**Data excerpts**

◆ ◆ ◆ ◆ ◆ ◆ ◆

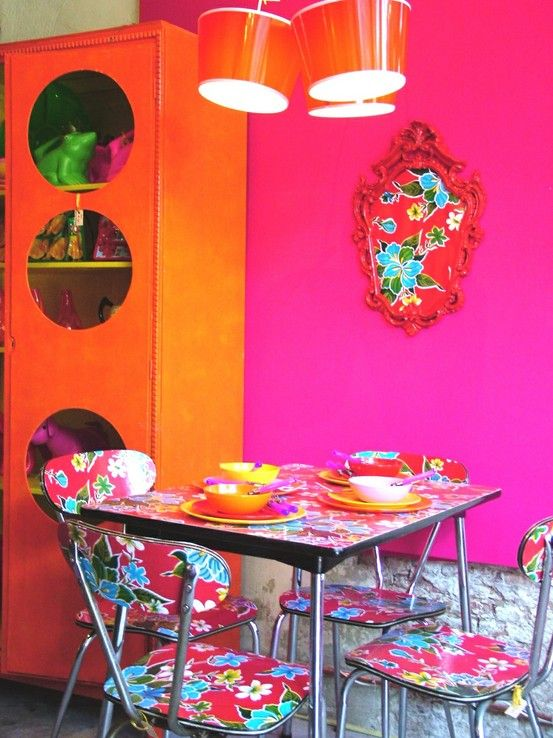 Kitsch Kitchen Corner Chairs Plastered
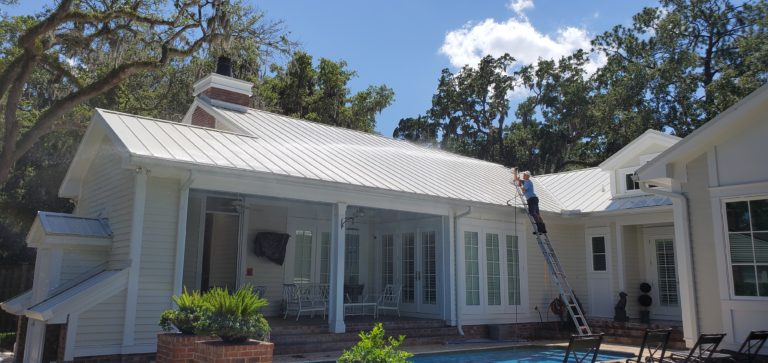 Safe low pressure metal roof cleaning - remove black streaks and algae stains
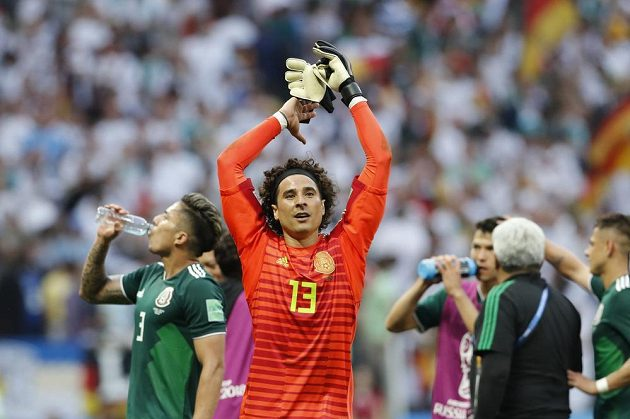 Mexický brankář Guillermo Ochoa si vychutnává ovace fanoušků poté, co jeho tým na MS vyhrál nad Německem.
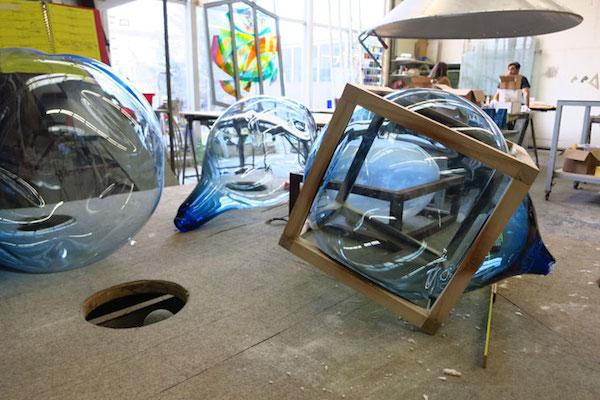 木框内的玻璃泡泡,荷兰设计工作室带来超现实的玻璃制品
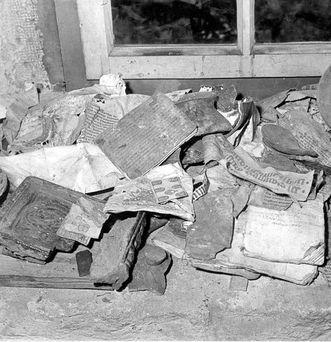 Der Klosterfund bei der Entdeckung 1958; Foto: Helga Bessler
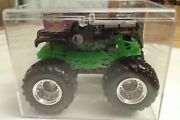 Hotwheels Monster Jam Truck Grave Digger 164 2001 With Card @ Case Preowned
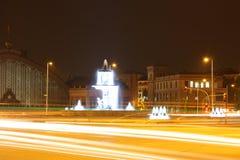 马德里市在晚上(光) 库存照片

◆ ◆ ◆ ◆ ◆ ◆ ◆

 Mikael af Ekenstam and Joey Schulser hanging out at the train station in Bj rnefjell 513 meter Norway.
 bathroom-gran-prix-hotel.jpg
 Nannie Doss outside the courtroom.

◆ ◆ ◆ ◆ ◆ ◆ ◆

**What is needed**
The copy should hold exactly the lines above from the one with "Safe low pressure" through the one with "马德里市在晚上(光) 库存照片", both ends counted, and no pictures at all.

**Answer space**
 Safe low pressure metal roof cleaning - remove black streaks and algae stains
 Mexický brankář Guillermo Ochoa si vychutnává ovace fanoušků poté, co jeho tým na MS vyhrál nad Německem.
 木框内的玻璃泡泡,荷兰设计工作室带来超现实的玻璃制品
 Der Klosterfund bei der Entdeckung 1958; Foto: Helga Bessler
 Hotwheels Monster Jam Truck Grave Digger 164 2001 With Card @ Case Preowned
 马德里市在晚上(光) 库存照片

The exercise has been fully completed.